PASSAGE PROVIDED –
Reputation: 136655
Suppose I have an irrational number like \sqrt{3}
. As it is irrational, it has no decimal representation. So when you try to express it with a IEEE 754 double, you will introduce an error.
A decimal representation with a lot of digits is:
1.7320508075688772935274463415058723669428052538103806280558069794519330169088
00037081146186757248575675...
Now, when I calculate \sqrt{3}
, I get 1.732051
:
#include <stdio.h> // printf
#include <math.h> // needed for sqrt
int main() {
double myVar = sqrt (3);
printf("as double:\t%f\n", myVar);
}
According to Wolfram|Alpha, I have an error of 1.11100... × 10^-7
.
Is there any way I can calculate the error myself?
(I don't mind switching to C++, Python or Java. I could probably also use Mathematica, if there is no simple alternative)
Just to clarify: I don't want a solution that works only for sqrt{3}. I would like to get a function that gives me the error for any number. If that is not possible, I would at least like to know how Wolfram|Alpha gets more values.
While writing this question, I found this:
#include <stdio.h> // printf
#include <math.h> // needed for sqrt
#include <float.h> // needed for higher precision
int main() {
long double r = sqrtl(3.0L);
printf("Precision: %d digits; %.*Lg\n",LDBL_DIG,LDBL_DIG,r);
}
With this one, I can get the error down to 2.0 * 10^-18
according to Wolfram|Alpha. So I thought this might be close enough to get a good estimation of the error. I wrote this:
#include <stdio.h> // printf
#include <math.h> // needed for sqrt
#include <float.h>
int main() {
double myVar = sqrt (3);
long double r = sqrtl(3.0L);
long double error = abs(r-myVar) / r;
printf("Double:\t\t%f\n", myVar);
printf("Precision:\t%d digits; %.*Lg\n",LDBL_DIG,LDBL_DIG,r);
printf("Error:\t\t%.*Lg\n", LDBL_DIG, error);
}
But it outputs:
Double: 1.732051
Precision: 18 digits; 1.73205080756887729
Error: 0
How can I fix that to get the error?

ITEMS –
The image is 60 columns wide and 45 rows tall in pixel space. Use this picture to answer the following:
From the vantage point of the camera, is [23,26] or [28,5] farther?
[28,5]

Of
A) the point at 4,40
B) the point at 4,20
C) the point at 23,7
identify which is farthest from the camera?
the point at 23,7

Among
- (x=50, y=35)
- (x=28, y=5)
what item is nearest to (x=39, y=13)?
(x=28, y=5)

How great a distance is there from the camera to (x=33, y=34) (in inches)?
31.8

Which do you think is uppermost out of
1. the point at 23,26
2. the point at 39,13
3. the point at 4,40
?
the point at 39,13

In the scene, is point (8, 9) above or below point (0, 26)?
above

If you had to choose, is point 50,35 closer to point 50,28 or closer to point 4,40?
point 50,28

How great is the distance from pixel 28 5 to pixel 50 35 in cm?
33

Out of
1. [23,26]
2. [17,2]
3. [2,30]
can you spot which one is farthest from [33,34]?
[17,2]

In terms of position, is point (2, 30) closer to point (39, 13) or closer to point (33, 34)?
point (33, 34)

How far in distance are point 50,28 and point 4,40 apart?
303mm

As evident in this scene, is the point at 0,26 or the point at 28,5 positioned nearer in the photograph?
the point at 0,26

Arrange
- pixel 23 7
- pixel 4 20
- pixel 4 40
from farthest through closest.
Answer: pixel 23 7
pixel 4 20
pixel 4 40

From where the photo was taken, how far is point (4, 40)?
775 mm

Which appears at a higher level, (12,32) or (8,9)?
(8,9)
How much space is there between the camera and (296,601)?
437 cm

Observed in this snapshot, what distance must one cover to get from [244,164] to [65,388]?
==
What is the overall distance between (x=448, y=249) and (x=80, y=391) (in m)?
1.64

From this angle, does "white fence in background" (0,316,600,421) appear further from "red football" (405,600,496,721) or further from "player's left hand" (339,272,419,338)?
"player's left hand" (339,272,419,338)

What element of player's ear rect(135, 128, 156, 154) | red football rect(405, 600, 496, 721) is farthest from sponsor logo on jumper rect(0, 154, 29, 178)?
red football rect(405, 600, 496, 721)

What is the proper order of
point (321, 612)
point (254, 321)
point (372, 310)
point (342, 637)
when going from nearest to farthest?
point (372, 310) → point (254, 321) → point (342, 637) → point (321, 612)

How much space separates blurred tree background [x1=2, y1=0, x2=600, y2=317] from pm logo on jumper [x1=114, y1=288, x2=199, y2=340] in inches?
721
* * *
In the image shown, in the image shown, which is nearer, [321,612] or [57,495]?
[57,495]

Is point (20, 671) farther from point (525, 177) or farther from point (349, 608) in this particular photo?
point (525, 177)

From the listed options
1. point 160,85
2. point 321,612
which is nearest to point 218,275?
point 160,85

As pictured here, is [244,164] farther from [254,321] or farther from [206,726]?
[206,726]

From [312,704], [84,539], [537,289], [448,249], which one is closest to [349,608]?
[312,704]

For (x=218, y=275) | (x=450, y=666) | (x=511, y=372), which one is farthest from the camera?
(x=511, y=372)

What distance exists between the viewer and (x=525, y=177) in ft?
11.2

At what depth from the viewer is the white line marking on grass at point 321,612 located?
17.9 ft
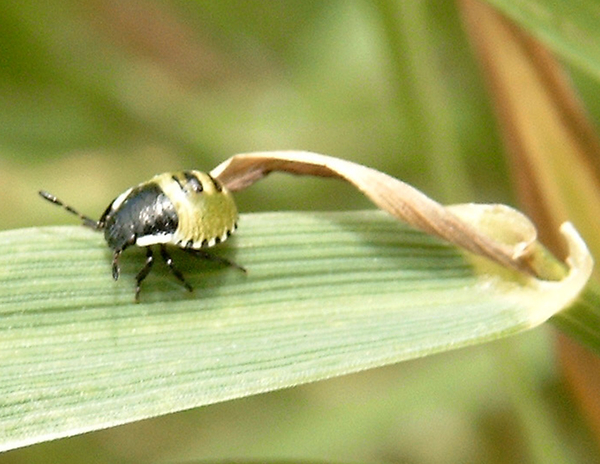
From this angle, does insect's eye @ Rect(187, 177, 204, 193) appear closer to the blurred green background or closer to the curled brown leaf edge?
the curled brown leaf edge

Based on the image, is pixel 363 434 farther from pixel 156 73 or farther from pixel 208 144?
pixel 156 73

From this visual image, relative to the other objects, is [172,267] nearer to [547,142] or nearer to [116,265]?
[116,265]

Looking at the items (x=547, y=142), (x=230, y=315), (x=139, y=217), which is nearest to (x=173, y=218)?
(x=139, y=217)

TASK LIST –
1. Answer these questions about the sqrt(3) question:
(a) What error does Wolfram|Alpha give for the double result 1.732051?
(b) Which header does the second program include for higher precision?
(c) What value does the third program print on its "Error" line?
2. Print the part of the sqrt(3) question that opens with the words containing "Just to clarify: I" and closes with "gets more values.", with no changes.
The records are separate material.

THE RESULTS –
1.
(a) 1.11100... × 10^-7
(b) float.h
(c) 0

2.
Just to clarify: I don't want a solution that works only for sqrt{3}. I would like to get a function that gives me the error for any number. If that is not possible, I would at least like to know how Wolfram|Alpha gets more values.